A member of India’s 2011 World Cup-winning squad being probed for possible links to a match-fixing syndicate that organised a domestic T20 tournament in Jaipur last July.
Match-fixing scandals have rocked Indian cricket time and again, often sending it a few years back in time. According to a report by The Indian Express, match-fixing has come back to haunt Indian cricket once again, with a member of India’s 2011 World Cup-winning squad being probed for possible links to a match-fixing syndicate that organised a domestic T20 tournament in Jaipur last July. The tournament, named Rajputana Premier League (RPL), had come under the scanner of BCCI’s Anti-Corruption Security Unit (ACSU) last year after some bizarre events were noticed in it.
For example, a bowler had conceded eight byes by bowling ‘blatant wides’ in the final over of a tight contest. The tournament featured club cricketers and was telecast live on Neo Sports, the former rights-holders of Indian cricket.
This had led to an investigation after which police had arrested 14 persons from four hotels in Jaipur last July for suspected betting and fixing activities linked to the RPL, including organisers, players, umpires and alleged bookies.
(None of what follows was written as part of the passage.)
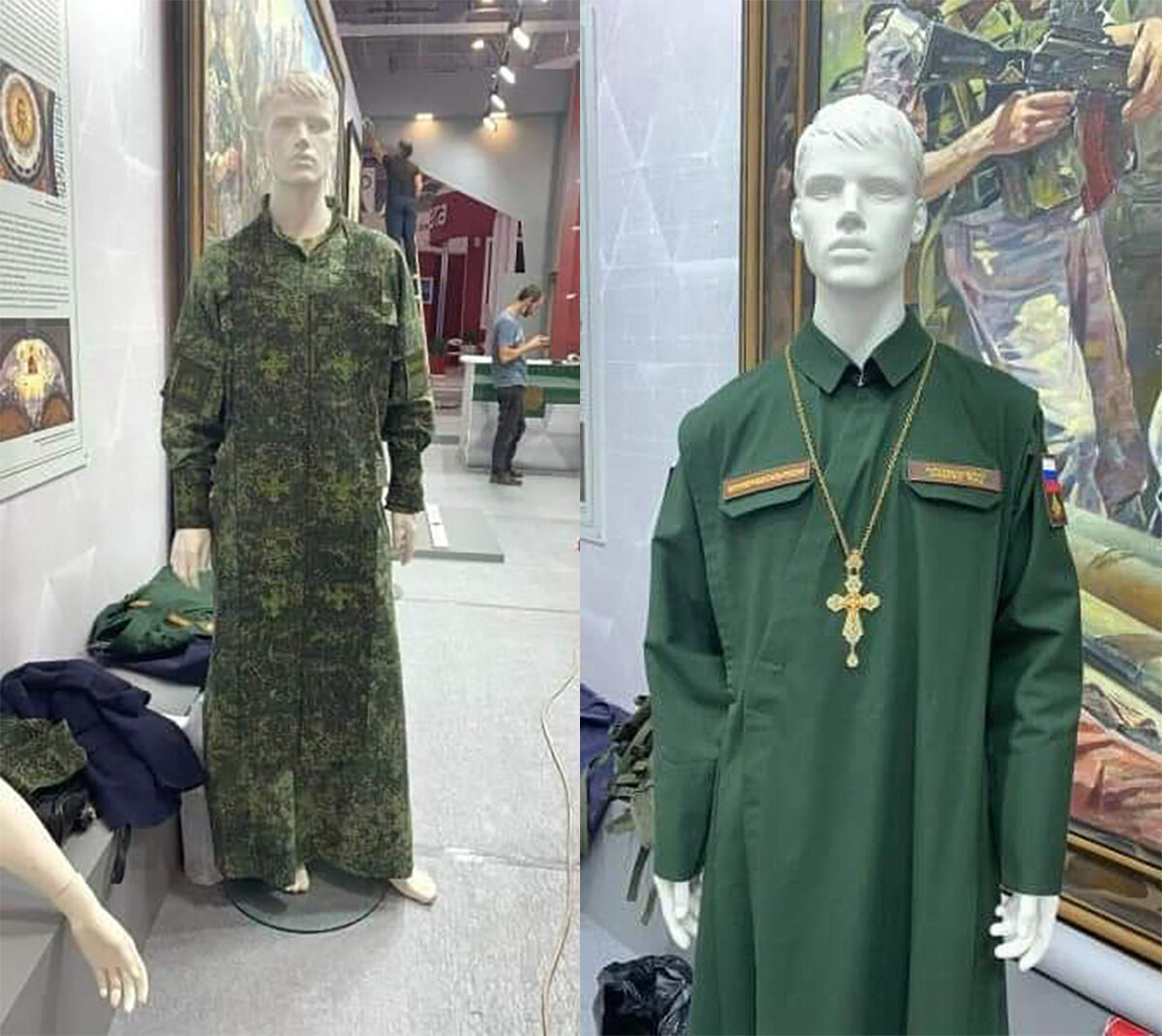 (Иллюстрация из открытых источников)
It had also recovered cash, mobile phones, walkie-talkies and laptops from them.
However, all those who were arrested are now out on bail and the case has been transferred to the CID.
Now, the Rajasthan Police have found that a former international player who represented India in all three formats of the game was the man behind fixing in RPL. The report said that this player was spotted on the sidelines of the tournament.
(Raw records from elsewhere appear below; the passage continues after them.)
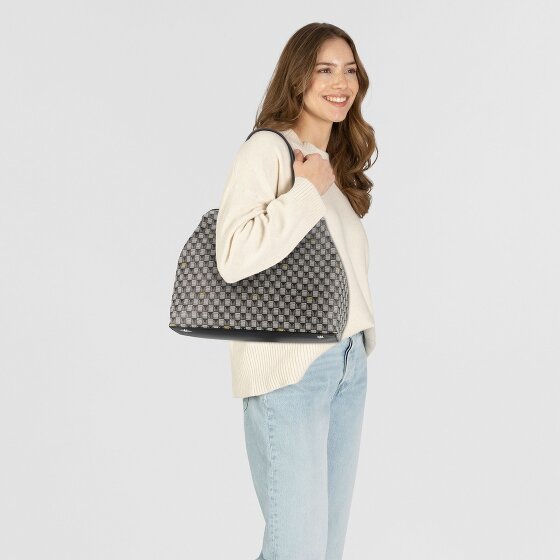 Guess G Wave Shopper Tas L 41 cm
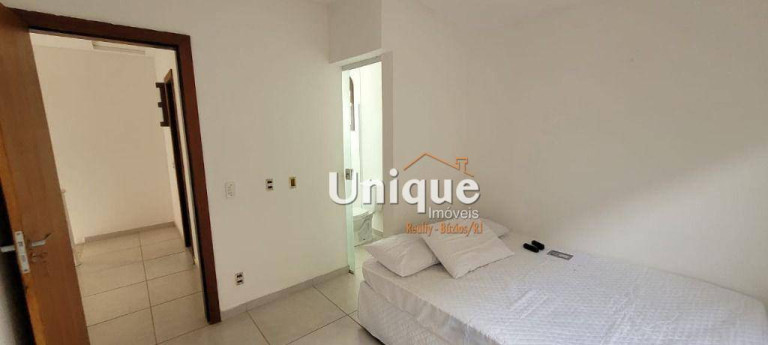 Imagem Casa com 2 Quartos à Venda, 110 m² em Baia Formosa - Armação Dos Búzios Imagem Casa com 2 Quartos à Venda, 110 m² em Baia Formosa - Armação Dos Búzios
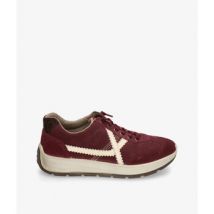 St Gallen  Lage Sneakers SOFI-01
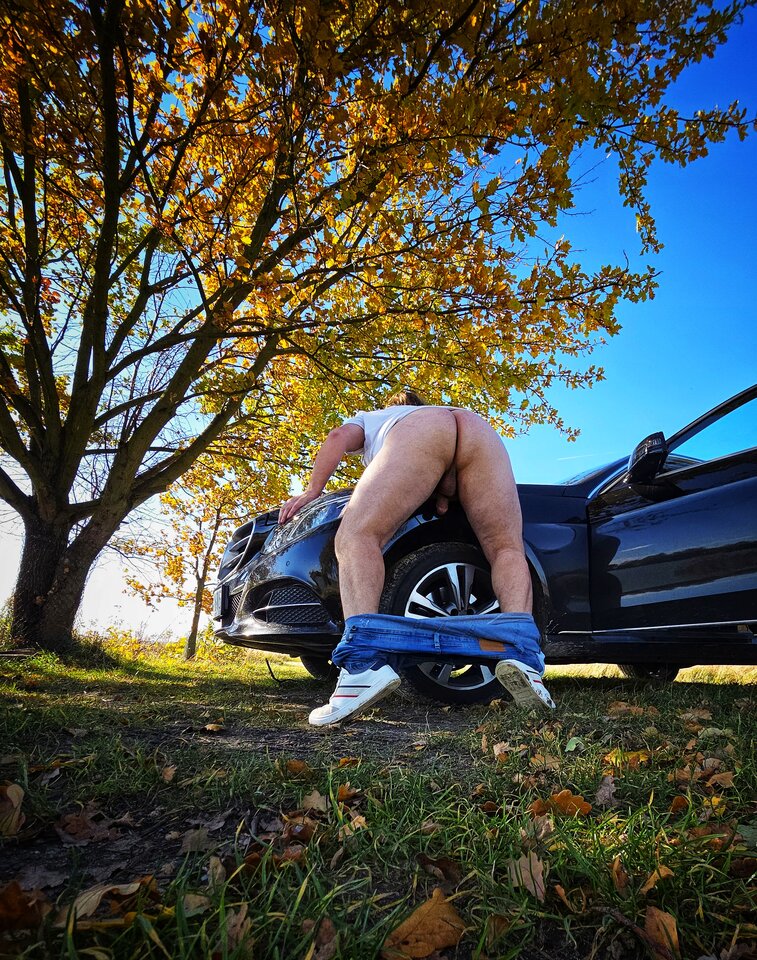 1000021634.jpg - YourSong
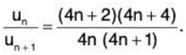 Series of Real Numbers- I | Mathematics for Competitive Exams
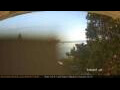 Webcam Kamouraska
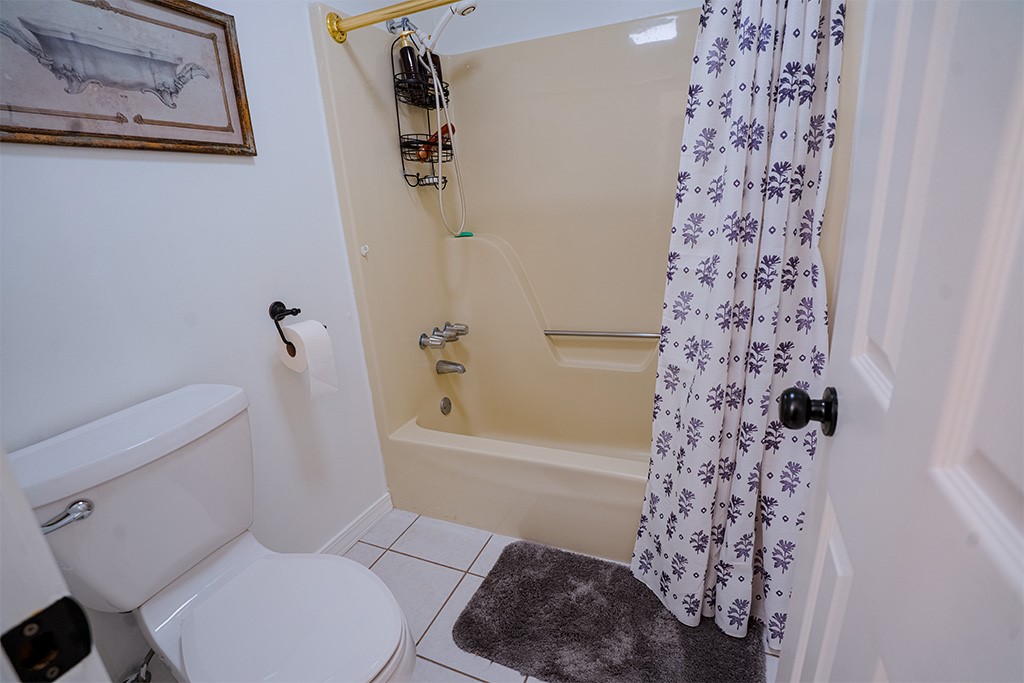 Lands End Ph Ii - Residential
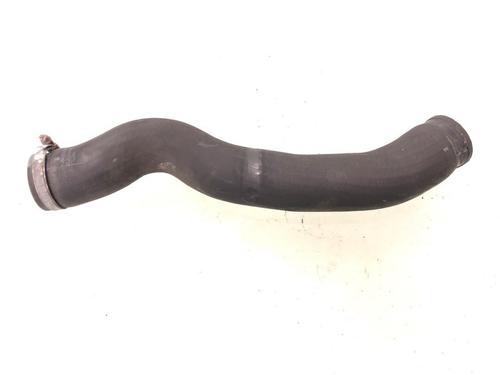 intercooler-pipe-volvo-v50-545-2003-2004-2005-2006-2007-2008-2009-2010-2011-2012-31289145 main image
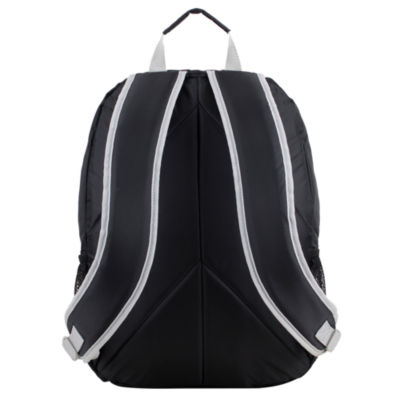 Fuel Active 2.0 Backpack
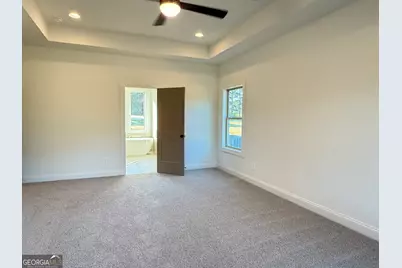 Lot 13 Flint Farms Drive, Concord, GA 30206 - Photo 29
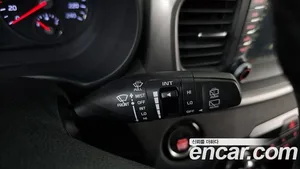 Kia Sorento, 2015 — миниатюра 26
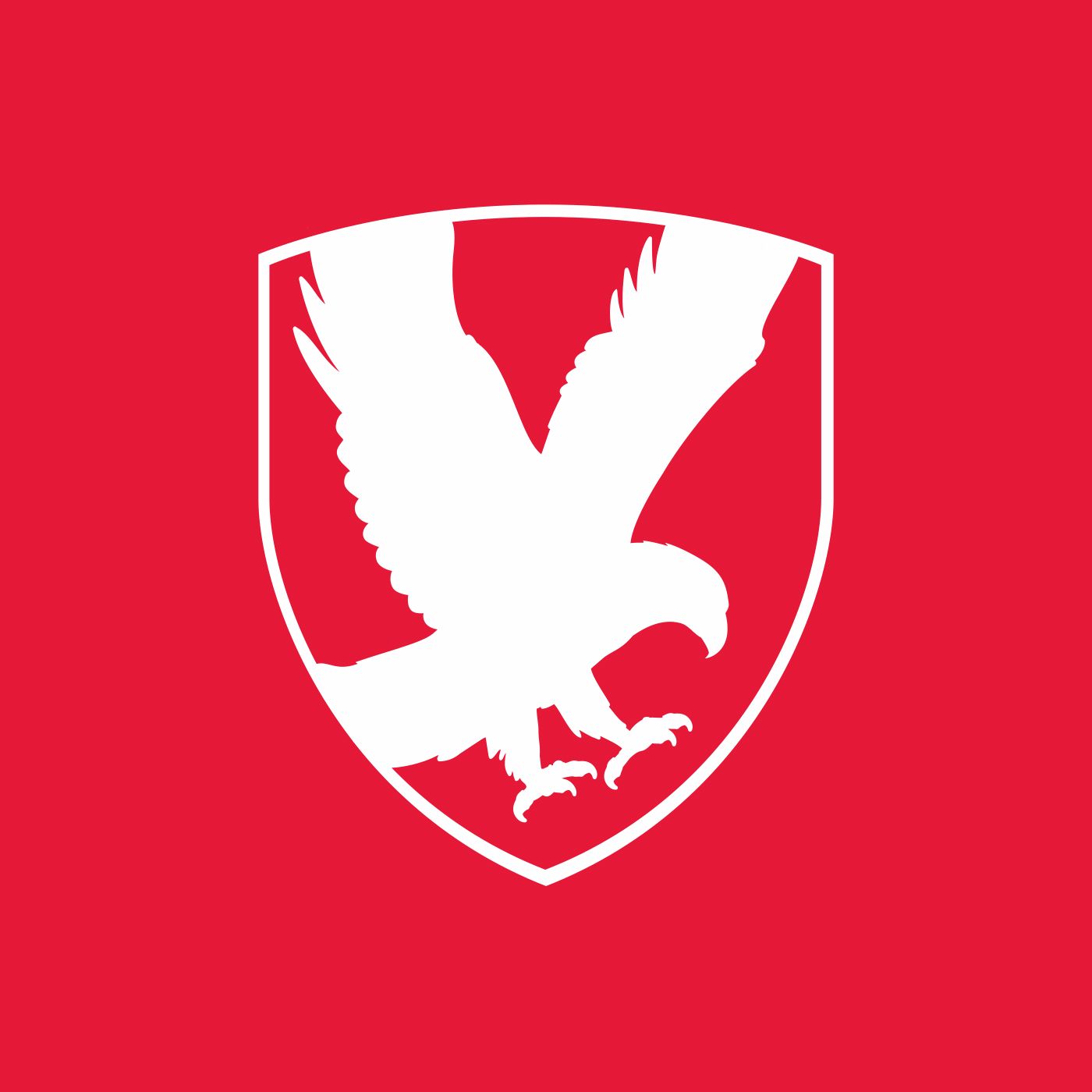 Brentwood Academy Podcast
The Rajasthan police is currently probing links between private entities, those who are part of the cricket fraternity and officials. It said that action will be taken if evidence is found.
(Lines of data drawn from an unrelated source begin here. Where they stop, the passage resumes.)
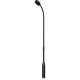Behringer TA5212 Gooseneck Condenser Microphone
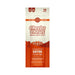 Cheeba Chews Sativa Taffy 10mg Delta 9 THC Chocolate (10 Count)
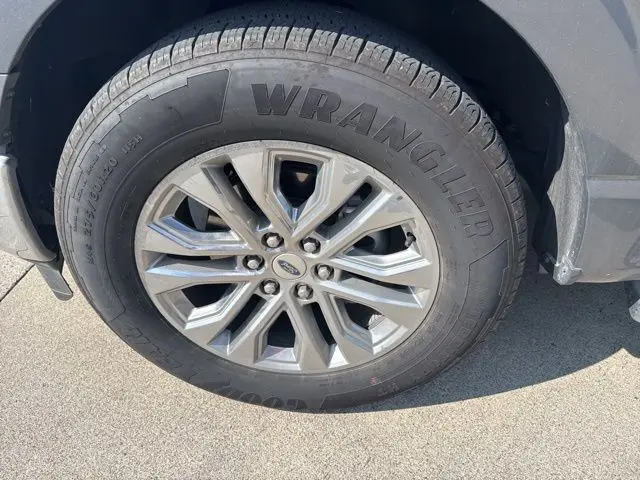 image-4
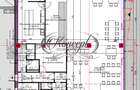 Comision 0%! Spatiu premium zona Garii cu vitrina generoasa la strada - 1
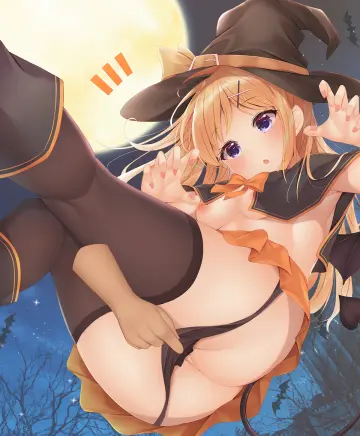Bat (Animal)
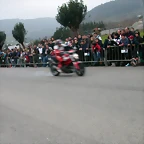 DSCN8246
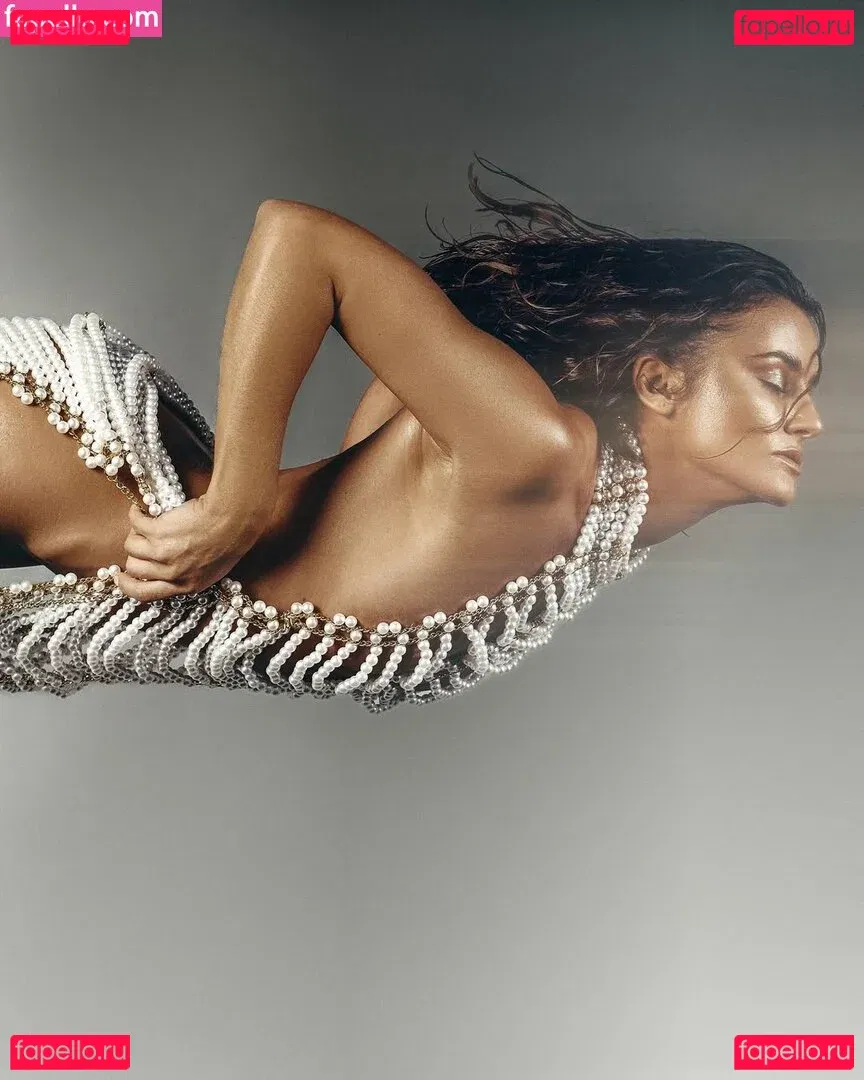 Yuliya Lazarenko Onlyfans Photo Gallery 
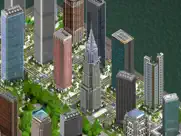 new york simulation ipad images 3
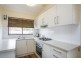 8/66-68 Cungena Avenue, Park Holme SA 5043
Not just RPL, but other domestic and franchise-based leagues have come under the scanner because of match-fixing. In 2013, three players including former team India fast-bowler Sreesanth were accused of spot-fixing in the Indian Premier League.
BCCI has joined hands with police in the investigation against these leagues that resemble TV reality shows with virtually everyone involved – organisers, players and umpires – colluding with bookies who decide which way the matches would swing.